What you need to do :: In the listing below, locate the line containing "In this photo, of"; reproduce that line and all lines that follow it, unchanged.

Available data ::
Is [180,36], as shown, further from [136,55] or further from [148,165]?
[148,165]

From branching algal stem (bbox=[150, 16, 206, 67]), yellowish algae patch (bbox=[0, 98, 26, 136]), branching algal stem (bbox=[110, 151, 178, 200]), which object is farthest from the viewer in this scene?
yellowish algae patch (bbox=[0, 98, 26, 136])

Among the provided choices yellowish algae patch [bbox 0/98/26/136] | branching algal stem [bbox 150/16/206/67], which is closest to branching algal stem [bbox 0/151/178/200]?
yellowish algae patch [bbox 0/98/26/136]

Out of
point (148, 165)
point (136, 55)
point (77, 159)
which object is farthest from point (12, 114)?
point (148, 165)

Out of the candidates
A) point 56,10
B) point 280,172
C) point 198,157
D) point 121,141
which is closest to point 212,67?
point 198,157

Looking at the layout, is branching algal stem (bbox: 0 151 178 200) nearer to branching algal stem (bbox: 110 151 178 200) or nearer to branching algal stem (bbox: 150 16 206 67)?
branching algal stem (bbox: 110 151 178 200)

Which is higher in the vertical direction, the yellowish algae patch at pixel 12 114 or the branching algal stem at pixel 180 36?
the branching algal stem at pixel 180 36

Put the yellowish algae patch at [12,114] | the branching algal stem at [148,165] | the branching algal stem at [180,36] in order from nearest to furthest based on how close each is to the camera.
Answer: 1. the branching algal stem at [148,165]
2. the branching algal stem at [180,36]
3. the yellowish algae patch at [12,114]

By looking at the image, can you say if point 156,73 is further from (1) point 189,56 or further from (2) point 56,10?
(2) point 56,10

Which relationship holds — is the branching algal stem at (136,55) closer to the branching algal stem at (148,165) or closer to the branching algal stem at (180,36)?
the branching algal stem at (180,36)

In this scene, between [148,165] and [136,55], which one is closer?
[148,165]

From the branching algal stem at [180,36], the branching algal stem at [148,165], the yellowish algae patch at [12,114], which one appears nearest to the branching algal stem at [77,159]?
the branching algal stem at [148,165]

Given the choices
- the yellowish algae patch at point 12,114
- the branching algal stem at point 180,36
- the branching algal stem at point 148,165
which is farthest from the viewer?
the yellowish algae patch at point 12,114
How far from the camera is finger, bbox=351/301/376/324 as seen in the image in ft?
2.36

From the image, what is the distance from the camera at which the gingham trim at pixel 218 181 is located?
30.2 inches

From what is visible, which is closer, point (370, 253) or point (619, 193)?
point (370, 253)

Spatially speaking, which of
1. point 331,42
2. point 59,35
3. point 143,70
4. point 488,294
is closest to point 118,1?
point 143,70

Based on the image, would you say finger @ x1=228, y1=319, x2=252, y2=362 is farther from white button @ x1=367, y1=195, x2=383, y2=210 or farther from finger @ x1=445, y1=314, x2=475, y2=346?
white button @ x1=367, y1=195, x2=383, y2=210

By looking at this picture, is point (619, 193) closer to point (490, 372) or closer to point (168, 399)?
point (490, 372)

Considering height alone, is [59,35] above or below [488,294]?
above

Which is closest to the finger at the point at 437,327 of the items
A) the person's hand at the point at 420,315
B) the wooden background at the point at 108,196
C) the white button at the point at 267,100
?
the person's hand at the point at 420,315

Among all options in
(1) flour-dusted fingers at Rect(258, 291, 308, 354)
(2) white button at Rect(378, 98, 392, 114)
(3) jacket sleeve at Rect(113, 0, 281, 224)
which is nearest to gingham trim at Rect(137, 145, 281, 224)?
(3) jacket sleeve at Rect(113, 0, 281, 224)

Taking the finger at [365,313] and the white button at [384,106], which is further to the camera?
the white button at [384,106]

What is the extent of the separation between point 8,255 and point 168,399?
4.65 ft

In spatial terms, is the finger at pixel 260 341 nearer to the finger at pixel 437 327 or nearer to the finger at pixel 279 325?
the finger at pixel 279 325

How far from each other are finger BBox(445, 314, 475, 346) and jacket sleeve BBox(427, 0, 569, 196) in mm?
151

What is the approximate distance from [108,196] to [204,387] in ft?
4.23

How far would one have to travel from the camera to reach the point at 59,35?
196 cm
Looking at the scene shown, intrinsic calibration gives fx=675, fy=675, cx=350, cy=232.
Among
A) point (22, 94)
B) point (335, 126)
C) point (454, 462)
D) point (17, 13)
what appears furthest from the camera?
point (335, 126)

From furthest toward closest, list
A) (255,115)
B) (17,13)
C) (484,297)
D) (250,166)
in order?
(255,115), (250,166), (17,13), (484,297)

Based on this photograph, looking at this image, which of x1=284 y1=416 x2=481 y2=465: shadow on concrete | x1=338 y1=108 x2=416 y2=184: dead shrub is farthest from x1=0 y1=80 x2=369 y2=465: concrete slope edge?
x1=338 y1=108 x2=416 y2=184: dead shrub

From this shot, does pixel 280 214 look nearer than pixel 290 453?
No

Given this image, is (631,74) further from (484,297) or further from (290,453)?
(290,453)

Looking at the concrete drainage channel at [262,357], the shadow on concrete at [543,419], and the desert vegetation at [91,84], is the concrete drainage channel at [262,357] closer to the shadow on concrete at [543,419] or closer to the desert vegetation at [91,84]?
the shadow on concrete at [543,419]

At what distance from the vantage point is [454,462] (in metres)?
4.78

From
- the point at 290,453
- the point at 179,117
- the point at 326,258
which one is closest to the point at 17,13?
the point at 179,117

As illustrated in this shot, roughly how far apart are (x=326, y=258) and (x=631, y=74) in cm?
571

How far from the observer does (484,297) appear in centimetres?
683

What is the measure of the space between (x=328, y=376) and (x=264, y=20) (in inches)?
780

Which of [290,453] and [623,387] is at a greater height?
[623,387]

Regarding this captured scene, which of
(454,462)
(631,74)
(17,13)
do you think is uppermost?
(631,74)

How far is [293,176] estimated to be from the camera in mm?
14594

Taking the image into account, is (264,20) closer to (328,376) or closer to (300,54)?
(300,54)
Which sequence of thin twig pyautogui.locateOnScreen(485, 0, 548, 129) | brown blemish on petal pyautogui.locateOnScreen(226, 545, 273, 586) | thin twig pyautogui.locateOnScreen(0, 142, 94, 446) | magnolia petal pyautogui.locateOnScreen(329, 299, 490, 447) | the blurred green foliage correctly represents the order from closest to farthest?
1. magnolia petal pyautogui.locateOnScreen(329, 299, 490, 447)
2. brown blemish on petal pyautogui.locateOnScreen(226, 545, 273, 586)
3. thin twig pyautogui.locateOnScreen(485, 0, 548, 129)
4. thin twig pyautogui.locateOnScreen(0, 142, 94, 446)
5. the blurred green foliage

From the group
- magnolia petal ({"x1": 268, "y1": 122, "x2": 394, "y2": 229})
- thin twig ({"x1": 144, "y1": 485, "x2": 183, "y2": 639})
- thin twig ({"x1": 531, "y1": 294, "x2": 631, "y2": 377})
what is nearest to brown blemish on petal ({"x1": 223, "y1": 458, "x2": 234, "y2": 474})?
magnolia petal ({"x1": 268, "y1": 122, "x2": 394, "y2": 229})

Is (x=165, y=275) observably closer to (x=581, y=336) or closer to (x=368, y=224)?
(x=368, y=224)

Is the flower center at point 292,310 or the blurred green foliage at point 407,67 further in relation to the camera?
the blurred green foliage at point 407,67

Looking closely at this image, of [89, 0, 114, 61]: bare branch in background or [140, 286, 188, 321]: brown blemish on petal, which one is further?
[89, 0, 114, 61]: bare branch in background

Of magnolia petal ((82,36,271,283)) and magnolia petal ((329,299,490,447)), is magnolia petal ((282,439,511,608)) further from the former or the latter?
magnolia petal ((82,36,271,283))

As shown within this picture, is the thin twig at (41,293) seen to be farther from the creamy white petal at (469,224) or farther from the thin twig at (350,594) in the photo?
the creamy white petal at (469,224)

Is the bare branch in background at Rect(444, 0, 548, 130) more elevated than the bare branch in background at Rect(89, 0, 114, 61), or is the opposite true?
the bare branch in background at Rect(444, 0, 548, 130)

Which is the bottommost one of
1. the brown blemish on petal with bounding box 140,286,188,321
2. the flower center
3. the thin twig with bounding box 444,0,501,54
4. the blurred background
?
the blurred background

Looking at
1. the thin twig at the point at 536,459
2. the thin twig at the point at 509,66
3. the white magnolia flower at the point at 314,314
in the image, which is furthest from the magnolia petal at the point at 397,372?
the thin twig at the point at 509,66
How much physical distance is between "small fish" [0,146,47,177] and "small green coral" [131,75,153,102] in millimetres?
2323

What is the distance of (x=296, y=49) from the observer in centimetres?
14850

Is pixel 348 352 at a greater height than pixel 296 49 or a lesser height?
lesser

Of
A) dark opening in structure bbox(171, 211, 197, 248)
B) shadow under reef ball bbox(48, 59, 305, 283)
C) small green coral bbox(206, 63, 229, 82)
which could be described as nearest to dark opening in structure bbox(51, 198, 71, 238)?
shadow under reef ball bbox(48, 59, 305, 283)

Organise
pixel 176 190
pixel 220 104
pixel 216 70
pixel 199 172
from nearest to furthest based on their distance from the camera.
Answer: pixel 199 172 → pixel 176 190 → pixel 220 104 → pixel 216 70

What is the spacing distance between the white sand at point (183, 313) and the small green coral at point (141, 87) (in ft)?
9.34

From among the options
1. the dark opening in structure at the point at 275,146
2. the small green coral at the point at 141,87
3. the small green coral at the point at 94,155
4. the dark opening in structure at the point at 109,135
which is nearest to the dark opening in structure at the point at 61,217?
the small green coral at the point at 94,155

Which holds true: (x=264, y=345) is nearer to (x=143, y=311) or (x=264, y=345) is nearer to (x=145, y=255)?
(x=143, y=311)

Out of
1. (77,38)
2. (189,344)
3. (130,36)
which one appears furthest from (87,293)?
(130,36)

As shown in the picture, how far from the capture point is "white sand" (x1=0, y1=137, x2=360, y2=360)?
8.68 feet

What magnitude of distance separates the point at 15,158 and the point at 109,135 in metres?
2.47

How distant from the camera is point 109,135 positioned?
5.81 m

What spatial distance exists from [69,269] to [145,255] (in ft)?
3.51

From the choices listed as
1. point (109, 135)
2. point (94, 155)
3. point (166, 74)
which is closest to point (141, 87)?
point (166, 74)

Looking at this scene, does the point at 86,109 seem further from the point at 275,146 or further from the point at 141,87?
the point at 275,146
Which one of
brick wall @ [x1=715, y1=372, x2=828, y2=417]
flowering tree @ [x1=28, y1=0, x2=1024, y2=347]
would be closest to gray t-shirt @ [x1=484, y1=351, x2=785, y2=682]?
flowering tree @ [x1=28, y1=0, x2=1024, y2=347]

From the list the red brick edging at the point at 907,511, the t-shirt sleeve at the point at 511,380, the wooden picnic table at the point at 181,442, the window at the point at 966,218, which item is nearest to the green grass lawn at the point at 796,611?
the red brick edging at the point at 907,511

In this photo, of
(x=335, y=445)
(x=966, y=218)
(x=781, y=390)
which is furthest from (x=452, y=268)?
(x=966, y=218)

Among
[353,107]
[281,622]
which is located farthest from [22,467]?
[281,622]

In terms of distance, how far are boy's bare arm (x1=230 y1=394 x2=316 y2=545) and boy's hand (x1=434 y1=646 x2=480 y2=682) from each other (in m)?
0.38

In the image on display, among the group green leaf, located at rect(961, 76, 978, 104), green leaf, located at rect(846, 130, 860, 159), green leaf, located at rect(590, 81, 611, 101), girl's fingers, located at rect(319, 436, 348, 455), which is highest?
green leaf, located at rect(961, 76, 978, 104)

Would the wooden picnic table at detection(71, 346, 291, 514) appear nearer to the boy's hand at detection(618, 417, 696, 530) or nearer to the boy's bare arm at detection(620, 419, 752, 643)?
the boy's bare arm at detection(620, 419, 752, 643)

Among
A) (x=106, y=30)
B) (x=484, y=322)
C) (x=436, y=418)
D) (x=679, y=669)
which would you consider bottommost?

Worked solution ::
In this photo, of
(x=335, y=445)
(x=966, y=218)
(x=781, y=390)
which is furthest from (x=452, y=268)?
(x=966, y=218)

Among
[353,107]
[281,622]
which is located farthest from [22,467]?
[281,622]

In terms of distance, how far are boy's bare arm (x1=230 y1=394 x2=316 y2=545) and boy's hand (x1=434 y1=646 x2=480 y2=682) from each other (in m)?
0.38

In the image on display, among the group green leaf, located at rect(961, 76, 978, 104), green leaf, located at rect(846, 130, 860, 159), green leaf, located at rect(590, 81, 611, 101), girl's fingers, located at rect(319, 436, 348, 455), which is highest?
green leaf, located at rect(961, 76, 978, 104)

Would the wooden picnic table at detection(71, 346, 291, 514) appear nearer to the boy's hand at detection(618, 417, 696, 530) or nearer to the boy's bare arm at detection(620, 419, 752, 643)?
the boy's bare arm at detection(620, 419, 752, 643)

Among
A) (x=106, y=30)
B) (x=484, y=322)
C) (x=436, y=418)
D) (x=679, y=669)
which would you consider bottommost?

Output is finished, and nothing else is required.